* [TEXTE SOURCE]
□ □ □
L'économie iranienne a beaucoup à gagner de l'accord de Lausanne

vendredi 3 avril 2015 18h32
 

par Andrew Torchia

DUBAI, 3 avril (Reuters) - L'accord conclu jeudi à Lausanne sur le programme nucléaire iranien pourrait, s'il débouche sur un règlement définitif d'ici la fin juin, ouvrir la voie à un réveil économique de la République islamique, aujourd'hui tenue à bonne distance de l'économie mondiale par de multiples sanctions.

"Nous nous préparons à ce moment depuis dix ans", a déclaré par téléphone Ramin Rabii, directeur général de Turquoise Partners, une société d'investissement installée à Téhéran qui gère environ 200 millions de dollars d'actifs.

Ces derniers mois, a-t-il expliqué, Turquoise a été en contact avec des centaines d'investisseurs potentiels étrangers au sujet d'opportunités susceptibles de naître d'une levée des sanctions internationales.

Pour l'instant, l'Iran est exclu du système bancaire international et son commerce extérieur est brimé par les sanctions. Une levée de celles-ci pourrait donc se traduire par des contrats chiffrés en dizaines de milliards de dollars pour les entreprises locales et étrangères.
□ □ □
(Entrées du jeu de données)
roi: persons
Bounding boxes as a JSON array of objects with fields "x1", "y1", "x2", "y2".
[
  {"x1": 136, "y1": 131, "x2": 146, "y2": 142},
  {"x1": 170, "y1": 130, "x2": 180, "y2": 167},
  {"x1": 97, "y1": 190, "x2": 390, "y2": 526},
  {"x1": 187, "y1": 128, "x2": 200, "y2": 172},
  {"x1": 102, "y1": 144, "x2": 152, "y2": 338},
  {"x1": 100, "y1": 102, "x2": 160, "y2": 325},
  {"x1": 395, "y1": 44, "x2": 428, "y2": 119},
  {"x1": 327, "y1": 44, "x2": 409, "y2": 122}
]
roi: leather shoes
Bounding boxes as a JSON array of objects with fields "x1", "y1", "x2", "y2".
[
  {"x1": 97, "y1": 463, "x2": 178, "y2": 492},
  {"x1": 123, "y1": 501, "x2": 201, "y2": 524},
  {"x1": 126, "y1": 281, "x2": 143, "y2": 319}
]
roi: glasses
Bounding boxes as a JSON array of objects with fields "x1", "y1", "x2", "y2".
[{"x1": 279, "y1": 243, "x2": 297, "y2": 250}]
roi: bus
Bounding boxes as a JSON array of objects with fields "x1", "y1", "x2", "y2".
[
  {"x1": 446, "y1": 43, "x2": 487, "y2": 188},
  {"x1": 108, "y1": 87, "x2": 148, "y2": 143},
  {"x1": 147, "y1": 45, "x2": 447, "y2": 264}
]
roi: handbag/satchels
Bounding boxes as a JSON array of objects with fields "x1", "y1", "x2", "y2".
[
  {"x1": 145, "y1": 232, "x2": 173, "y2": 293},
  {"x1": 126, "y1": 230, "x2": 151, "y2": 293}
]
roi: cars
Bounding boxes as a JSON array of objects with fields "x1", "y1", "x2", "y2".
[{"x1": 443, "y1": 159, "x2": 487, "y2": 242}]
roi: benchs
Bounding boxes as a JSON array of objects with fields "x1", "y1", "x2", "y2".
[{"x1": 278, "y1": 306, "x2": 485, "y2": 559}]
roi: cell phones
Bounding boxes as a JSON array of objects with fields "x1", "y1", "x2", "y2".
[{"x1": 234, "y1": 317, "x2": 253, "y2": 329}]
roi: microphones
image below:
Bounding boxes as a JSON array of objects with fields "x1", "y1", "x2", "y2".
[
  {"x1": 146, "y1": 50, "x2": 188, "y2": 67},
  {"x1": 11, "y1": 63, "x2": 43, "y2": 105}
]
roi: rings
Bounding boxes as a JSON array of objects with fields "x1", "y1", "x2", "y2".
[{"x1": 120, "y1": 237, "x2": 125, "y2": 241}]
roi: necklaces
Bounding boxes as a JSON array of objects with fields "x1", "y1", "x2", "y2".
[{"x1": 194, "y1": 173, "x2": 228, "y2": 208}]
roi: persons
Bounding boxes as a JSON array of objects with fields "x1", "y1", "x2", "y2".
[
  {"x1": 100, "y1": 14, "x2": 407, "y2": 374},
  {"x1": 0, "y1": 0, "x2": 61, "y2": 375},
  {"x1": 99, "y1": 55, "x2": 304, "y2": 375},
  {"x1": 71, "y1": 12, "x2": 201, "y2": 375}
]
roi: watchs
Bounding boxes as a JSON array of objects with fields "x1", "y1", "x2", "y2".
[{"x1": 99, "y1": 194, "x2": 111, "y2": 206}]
□ □ □
* [CONSIGNES DE TRAVAIL]
(1) Résumez en deux phrases l'article sur l'économie iranienne.
(2) Recopiez le passage de l'article sur l'économie iranienne qui va de « Ces derniers mois, a-t-il » à « des sanctions internationales. ».
Le matériel n'intervient en rien ici.

* [RÉPONSES FOURNIES]
(1) L'accord conclu jeudi à Lausanne sur le programme nucléaire iranien pourrait, s'il aboutit à un règlement définitif d'ici fin juin, ouvrir la voie à un réveil économique de l'Iran, aujourd'hui tenu à l'écart de l'économie mondiale par de multiples sanctions. Exclu du système bancaire international, le pays pourrait voir naître des contrats de dizaines de milliards de dollars en cas de levée des sanctions, et la société d'investissement Turquoise Partners, installée à Téhéran, dit se préparer à ce moment depuis dix ans.

(2)
Ces derniers mois, a-t-il expliqué, Turquoise a été en contact avec des centaines d'investisseurs potentiels étrangers au sujet d'opportunités susceptibles de naître d'une levée des sanctions internationales.